What is expected
Here are some records; quote them exactly, leaving out the pictures.

Spatial questions tied to pictures
-- Start --

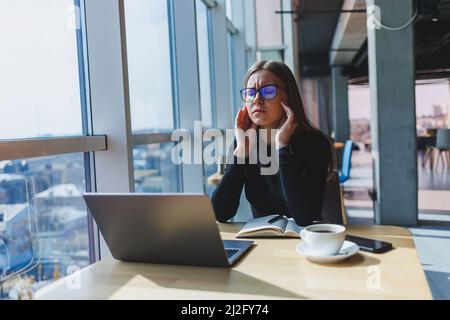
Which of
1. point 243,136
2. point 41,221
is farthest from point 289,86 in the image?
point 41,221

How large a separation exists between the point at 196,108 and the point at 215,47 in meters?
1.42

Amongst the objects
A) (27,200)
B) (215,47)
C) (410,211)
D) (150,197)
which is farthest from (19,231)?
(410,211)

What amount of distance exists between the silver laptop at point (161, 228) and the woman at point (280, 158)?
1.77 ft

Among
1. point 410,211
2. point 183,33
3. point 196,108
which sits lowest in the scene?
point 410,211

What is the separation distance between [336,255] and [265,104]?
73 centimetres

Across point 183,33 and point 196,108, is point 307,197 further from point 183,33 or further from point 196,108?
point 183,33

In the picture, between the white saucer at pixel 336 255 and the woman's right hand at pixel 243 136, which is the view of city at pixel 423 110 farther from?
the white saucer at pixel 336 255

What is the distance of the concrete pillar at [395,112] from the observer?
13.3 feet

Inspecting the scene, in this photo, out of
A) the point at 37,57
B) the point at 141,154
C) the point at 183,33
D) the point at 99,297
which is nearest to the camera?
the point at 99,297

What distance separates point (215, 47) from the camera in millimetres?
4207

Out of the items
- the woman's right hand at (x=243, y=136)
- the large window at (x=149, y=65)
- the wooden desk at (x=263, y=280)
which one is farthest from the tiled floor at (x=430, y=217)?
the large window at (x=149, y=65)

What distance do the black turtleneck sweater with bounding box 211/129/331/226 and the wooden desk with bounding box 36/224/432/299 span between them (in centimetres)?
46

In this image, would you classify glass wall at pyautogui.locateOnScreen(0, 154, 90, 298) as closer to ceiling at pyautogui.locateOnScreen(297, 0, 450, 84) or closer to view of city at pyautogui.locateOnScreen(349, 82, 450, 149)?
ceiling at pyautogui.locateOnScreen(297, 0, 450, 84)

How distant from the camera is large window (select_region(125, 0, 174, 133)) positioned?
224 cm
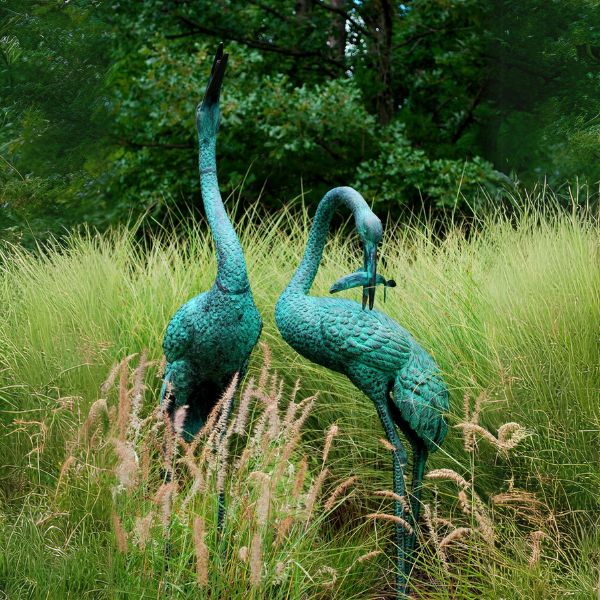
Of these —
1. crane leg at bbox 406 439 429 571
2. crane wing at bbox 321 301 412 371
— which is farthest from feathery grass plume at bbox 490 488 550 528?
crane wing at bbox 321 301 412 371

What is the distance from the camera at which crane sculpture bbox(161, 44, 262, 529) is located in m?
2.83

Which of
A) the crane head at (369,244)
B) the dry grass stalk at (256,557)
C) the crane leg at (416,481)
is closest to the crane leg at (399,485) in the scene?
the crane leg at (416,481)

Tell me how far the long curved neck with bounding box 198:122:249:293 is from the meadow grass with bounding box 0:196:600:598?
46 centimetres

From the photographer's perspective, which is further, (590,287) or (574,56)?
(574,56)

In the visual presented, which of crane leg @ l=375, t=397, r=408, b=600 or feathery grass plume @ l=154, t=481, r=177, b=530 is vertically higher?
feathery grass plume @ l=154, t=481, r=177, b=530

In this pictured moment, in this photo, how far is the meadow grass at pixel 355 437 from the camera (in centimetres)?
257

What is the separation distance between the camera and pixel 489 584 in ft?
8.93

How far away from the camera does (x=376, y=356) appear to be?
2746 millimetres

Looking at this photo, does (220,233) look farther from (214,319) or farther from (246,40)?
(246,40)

-- End --

Response below
Which of
1. point 243,136
2. point 41,221
is farthest from point 289,86 in the image?
point 41,221

How large a separation exists between the point at 196,108 and the point at 215,47 in meters?
1.42

Amongst the objects
A) (27,200)
B) (215,47)
C) (410,211)
D) (150,197)
which is farthest from (19,231)?
(410,211)

What amount of distance exists between the silver laptop at point (161, 228) and the woman at point (280, 158)?
1.77 ft

Among
1. point 410,211
2. point 183,33
3. point 196,108
which sits lowest in the scene?
point 410,211

What is the separation distance between [336,255] and [265,104]?
73 centimetres

Across point 183,33 and point 196,108, is point 307,197 further from point 183,33 or further from point 196,108?
point 183,33

In the picture, between the white saucer at pixel 336 255 and the woman's right hand at pixel 243 136, which is the view of city at pixel 423 110 farther from?
the white saucer at pixel 336 255

What is the distance of the concrete pillar at [395,112] from the observer?
13.3 feet

Inspecting the scene, in this photo, out of
A) the point at 37,57
B) the point at 141,154
C) the point at 183,33
D) the point at 99,297
which is nearest to the camera?
the point at 99,297

What distance separates point (215, 47) from the camera in millimetres?
4207

Out of the items
- the woman's right hand at (x=243, y=136)
- the large window at (x=149, y=65)
- the wooden desk at (x=263, y=280)
which one is farthest from the tiled floor at (x=430, y=217)?
the large window at (x=149, y=65)

What distance do the black turtleneck sweater with bounding box 211/129/331/226 and the wooden desk with bounding box 36/224/432/299 span between them (in centimetres)?
46

In this image, would you classify glass wall at pyautogui.locateOnScreen(0, 154, 90, 298) as closer to ceiling at pyautogui.locateOnScreen(297, 0, 450, 84) or closer to view of city at pyautogui.locateOnScreen(349, 82, 450, 149)?
ceiling at pyautogui.locateOnScreen(297, 0, 450, 84)

How distant from the camera is large window (select_region(125, 0, 174, 133)) positioned?
224 cm
Of these —
1. crane leg at bbox 406 439 429 571
2. crane wing at bbox 321 301 412 371
— which is farthest from feathery grass plume at bbox 490 488 550 528?
crane wing at bbox 321 301 412 371

What is the distance from the camera at which crane sculpture bbox(161, 44, 262, 529) is located in m?
2.83

Which of
A) the crane head at (369,244)
B) the dry grass stalk at (256,557)
C) the crane leg at (416,481)
is closest to the crane leg at (399,485) in the scene?
the crane leg at (416,481)

Tell me how far the long curved neck with bounding box 198:122:249:293 is from the meadow grass with bounding box 0:196:600:598?
46 centimetres

From the photographer's perspective, which is further, (590,287) or (574,56)?
(574,56)

In the visual presented, which of crane leg @ l=375, t=397, r=408, b=600 or feathery grass plume @ l=154, t=481, r=177, b=530 is vertically higher?
feathery grass plume @ l=154, t=481, r=177, b=530

In this pictured moment, in this photo, how far is the meadow grass at pixel 355 437 from the camera (in centimetres)?
257

What is the separation distance between the camera and pixel 489 584 in ft?
8.93

How far away from the camera does (x=376, y=356) appear to be?
2746 millimetres

Looking at this photo, does (220,233) look farther from (214,319) or farther from (246,40)?
(246,40)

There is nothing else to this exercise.